Tuesday, May 12, 2015

Guest Post: The Cyclops Edda

Written by Shishi Nouti, taking inspiration from the random generator at the back of the Cyclopedia of Comparative Mythology. Shishi Nouti has been kind enough to release this piece of mythology into the Creative Commons.

Skiftjana, Sleep Mother, Demigoddess of Dreams

Likened to fire, which can warm or burn, she brings dreams good and bad, of love or of hate. (A secondary association stems from fire's importance in keeping warm at night). Also associated with mental illness, particularly of the bipolar or schizoid type, due to her association with the irreality of dreams and their fluctuating nature.

She is portrayed as a monstrous green lizard, with one eye but many fire-spewing breasts, with which she feeds the minds of sleepers everywhere.

Her symbol is the bellows, which fan the flames. Hence she is the consort of Stedjana, the Life Mother, demigoddess of the hearth, life, family, children, nourishment, and thus (perhaps influenced by her association with Skiftjana) mundane matters, sanity, waking life.

As an offering, it is customary to offer a baby bottle filled with borax to the fire, or a pillow-sack full of flour.

It is said the two once lived as a pair of identical twins (sister-lovers), in isolation in the virgin woods of the dawn of time. Motherless, the twins had simultaneously given birth to each other. As children, they were perfect mirrors, indistinguishable. At times they weren't sure they were not the same person.

However, as they grew older, they started to develop differences in appearance and personality, Stedjana remaining mostly unchanged, while Skiftjana seemed at times more fair than her sister, at times more plain. Seeing every minute change magnified in contrast to her sister's stasis, Skiftjana grew more and more volatile. The more she tried to mirror her sister, searching for the primal bond that was their birthright, the more she seemed a grotesque parody, at times she emulating her, at times mocking her. In her efforts, however, she came to understand her sister more than unthinking Stedjana understood herself. Likewise, however little she showed it, Stedjana could not help but be influenced by her sister's manic portrayals.

Stedjana longed to be a mother, and became pregnant. Skiftjana carried a flour-sack in her belly, spilling out some flour when Stedjana had morning sickness, and gradually filling it as Stedjana's pregnancy progressed. When Stedjana gave birth to Sufneter, a baby boy, Skiftjana huffed out a dough child, Skotu, which she replaced Sufneter with. Stedjana was heart-broken, and begged Skiftjana to give her back her child, but in her madness Skiftjana, believing herself and Stedjana to be the same person, believed herself to be the child's mother, too. Finally, they agreed to share both children, spending half the day with each, until Skotu and Sufneter had grown into men. Much of significance happened during those years, and much thereafter, but alas, the tale of their lives and deeds shall be told elsewhere.

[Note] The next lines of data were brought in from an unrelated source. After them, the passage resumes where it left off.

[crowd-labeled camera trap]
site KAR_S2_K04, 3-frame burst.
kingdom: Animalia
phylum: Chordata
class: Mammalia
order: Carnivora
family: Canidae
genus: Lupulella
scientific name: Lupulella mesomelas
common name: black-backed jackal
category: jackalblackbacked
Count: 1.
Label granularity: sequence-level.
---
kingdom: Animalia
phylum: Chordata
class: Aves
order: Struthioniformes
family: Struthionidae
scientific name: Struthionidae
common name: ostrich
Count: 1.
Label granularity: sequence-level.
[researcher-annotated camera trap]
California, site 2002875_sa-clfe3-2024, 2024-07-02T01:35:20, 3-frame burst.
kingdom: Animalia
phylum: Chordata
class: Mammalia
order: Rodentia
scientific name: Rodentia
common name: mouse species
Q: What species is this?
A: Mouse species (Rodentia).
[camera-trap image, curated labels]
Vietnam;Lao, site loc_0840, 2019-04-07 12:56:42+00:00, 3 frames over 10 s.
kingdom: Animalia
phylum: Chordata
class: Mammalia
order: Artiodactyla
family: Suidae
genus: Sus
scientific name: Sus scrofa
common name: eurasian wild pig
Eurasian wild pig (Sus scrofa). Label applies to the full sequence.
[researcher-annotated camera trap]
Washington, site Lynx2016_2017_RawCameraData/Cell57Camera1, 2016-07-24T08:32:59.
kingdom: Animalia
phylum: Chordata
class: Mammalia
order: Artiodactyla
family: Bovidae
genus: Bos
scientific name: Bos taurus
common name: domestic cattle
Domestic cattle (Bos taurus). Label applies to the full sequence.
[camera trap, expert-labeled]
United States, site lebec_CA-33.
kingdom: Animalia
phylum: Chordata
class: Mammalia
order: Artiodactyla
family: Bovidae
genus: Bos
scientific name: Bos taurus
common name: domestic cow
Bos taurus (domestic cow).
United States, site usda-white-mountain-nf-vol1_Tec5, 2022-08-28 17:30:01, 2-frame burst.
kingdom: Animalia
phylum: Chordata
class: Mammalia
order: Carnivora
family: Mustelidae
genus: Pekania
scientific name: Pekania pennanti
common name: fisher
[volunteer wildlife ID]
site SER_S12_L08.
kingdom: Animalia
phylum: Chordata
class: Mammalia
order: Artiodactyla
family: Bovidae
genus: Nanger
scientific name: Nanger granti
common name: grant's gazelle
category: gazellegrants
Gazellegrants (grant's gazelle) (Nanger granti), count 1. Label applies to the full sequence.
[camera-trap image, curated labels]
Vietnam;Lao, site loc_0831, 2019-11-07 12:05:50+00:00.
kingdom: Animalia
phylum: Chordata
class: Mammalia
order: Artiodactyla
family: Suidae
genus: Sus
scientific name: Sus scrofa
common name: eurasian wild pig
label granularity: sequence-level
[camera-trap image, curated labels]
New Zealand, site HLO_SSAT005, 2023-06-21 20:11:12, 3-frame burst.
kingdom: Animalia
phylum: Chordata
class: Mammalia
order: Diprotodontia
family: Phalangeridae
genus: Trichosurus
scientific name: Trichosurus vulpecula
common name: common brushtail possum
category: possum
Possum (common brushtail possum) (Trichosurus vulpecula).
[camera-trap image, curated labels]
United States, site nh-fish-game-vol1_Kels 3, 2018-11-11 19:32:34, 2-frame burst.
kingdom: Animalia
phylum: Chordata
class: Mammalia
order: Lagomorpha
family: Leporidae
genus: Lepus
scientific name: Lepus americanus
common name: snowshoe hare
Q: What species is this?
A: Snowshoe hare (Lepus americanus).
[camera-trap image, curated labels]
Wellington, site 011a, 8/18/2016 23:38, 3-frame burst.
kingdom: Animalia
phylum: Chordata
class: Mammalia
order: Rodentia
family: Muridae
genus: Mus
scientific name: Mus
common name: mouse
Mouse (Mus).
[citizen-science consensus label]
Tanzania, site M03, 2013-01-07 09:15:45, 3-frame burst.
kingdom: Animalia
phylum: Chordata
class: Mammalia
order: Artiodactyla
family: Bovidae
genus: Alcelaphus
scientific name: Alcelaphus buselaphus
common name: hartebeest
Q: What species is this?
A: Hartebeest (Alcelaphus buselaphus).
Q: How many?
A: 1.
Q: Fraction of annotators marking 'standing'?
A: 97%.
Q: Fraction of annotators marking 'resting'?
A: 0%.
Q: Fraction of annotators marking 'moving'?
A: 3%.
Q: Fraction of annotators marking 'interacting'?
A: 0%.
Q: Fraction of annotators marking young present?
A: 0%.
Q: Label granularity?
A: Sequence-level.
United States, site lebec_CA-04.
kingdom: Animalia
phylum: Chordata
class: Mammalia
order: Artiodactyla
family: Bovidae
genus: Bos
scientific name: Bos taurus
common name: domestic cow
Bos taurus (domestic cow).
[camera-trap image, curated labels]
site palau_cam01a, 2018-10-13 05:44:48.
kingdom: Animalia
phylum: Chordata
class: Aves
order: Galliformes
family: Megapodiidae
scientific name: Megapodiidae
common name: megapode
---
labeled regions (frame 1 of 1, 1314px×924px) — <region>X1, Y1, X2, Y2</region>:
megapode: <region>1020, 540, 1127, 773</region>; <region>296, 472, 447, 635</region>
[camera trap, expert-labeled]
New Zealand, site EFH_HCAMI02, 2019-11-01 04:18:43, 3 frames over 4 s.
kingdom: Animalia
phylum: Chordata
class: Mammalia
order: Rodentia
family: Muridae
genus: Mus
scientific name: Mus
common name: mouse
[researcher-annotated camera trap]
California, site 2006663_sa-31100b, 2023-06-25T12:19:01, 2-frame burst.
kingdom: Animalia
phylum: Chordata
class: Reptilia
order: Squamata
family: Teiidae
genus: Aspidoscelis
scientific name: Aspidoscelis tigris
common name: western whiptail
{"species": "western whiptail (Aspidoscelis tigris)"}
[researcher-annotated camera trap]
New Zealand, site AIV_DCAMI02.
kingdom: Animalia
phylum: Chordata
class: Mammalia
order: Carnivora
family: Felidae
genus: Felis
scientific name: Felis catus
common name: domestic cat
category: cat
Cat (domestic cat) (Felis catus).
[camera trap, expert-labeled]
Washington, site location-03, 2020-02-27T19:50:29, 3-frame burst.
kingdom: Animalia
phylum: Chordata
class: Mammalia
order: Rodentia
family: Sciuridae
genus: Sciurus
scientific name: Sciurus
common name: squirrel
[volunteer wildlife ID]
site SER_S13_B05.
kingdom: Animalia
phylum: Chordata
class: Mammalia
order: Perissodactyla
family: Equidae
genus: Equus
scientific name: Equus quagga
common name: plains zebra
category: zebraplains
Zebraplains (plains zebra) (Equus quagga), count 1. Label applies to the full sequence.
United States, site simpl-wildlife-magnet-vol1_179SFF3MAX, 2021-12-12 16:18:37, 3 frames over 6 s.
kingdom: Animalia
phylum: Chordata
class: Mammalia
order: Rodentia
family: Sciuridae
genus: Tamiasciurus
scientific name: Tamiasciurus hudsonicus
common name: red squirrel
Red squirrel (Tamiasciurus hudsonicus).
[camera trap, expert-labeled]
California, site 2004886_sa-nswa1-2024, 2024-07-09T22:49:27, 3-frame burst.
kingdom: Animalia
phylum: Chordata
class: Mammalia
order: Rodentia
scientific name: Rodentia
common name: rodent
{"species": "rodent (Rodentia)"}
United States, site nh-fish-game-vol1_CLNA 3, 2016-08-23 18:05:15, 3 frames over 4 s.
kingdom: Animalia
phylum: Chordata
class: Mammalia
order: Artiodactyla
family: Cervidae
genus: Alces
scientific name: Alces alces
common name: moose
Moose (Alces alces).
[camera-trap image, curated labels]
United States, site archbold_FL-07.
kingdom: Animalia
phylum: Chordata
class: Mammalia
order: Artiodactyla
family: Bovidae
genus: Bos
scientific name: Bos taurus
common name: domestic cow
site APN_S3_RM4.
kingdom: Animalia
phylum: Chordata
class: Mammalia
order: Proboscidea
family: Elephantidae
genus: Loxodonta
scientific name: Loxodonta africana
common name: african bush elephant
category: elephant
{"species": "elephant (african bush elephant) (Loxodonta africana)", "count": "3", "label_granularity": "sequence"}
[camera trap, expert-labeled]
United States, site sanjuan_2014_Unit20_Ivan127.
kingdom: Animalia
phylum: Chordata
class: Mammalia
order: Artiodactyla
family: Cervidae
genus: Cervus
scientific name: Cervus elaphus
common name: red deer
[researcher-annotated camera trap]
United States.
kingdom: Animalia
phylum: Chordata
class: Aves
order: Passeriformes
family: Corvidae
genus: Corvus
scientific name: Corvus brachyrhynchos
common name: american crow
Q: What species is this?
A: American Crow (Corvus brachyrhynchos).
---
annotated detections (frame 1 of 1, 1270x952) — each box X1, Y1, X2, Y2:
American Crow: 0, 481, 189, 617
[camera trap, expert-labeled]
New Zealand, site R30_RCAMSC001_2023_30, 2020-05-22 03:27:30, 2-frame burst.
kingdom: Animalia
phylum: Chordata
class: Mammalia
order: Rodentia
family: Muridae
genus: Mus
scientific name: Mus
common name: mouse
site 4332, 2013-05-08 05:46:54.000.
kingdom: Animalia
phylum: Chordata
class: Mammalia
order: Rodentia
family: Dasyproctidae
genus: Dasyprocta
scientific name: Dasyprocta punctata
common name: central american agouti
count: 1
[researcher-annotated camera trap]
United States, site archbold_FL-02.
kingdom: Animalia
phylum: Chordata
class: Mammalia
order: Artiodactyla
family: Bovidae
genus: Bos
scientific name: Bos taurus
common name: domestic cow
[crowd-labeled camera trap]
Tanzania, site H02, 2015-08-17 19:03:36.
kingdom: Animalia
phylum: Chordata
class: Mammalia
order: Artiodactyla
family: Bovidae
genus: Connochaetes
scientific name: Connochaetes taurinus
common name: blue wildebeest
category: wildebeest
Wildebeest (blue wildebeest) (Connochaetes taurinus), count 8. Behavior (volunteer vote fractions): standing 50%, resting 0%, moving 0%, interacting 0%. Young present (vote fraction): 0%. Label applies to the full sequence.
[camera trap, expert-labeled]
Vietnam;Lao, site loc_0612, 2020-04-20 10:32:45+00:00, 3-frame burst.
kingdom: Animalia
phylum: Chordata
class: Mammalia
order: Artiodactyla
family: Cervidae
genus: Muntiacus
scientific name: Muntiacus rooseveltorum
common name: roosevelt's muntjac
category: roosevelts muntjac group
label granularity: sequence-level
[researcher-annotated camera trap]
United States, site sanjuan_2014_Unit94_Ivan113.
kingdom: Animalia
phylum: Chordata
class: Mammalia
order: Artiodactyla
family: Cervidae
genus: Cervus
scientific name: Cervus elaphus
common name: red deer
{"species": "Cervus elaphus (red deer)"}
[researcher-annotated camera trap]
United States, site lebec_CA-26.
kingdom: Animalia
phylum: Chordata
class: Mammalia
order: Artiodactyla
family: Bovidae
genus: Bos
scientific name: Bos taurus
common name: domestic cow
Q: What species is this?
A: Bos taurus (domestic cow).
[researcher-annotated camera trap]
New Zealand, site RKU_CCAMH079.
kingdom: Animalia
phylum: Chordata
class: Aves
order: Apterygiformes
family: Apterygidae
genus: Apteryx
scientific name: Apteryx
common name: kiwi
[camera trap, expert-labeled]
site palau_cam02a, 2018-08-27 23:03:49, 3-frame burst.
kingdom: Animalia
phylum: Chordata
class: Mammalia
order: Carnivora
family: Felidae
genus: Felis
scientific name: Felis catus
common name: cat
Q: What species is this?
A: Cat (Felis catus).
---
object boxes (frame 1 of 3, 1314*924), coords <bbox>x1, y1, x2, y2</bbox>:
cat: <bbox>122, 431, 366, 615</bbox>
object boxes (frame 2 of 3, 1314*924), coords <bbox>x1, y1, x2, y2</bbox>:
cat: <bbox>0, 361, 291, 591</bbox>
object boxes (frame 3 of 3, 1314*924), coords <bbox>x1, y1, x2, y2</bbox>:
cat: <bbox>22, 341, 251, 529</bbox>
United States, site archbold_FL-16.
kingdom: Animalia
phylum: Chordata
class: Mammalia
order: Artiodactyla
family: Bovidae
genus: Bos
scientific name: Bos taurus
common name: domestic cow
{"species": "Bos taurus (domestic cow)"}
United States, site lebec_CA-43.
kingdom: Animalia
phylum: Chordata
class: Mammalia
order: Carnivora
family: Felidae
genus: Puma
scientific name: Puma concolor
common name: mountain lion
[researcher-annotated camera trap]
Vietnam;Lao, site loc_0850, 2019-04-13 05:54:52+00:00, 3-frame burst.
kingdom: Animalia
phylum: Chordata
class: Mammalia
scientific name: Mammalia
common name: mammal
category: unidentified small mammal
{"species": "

After the twin boys had left home, Stedjana fell ill, and was on the verge of death. Skiftjana, as always, mirrored her every ailment and convulsion. Instead of the grotesque parody it had been before, her portrayal of Stedjana seemed almost compassionate, as if she were willing to suffer and die alongside her. As, indeed, she did, both sisters giving up ghost of one breath, and awakening of the same breath into godhood.

Such goes the tale of the Twice Twin Mothers*, may they show their mercy while asleep or while awake.

* Twins and mothers of twins, evidently not taking into account that they're their own mothers.

Creative Commons License
This work is licensed under a Creative Commons Attribution-ShareAlike 4.0 International License.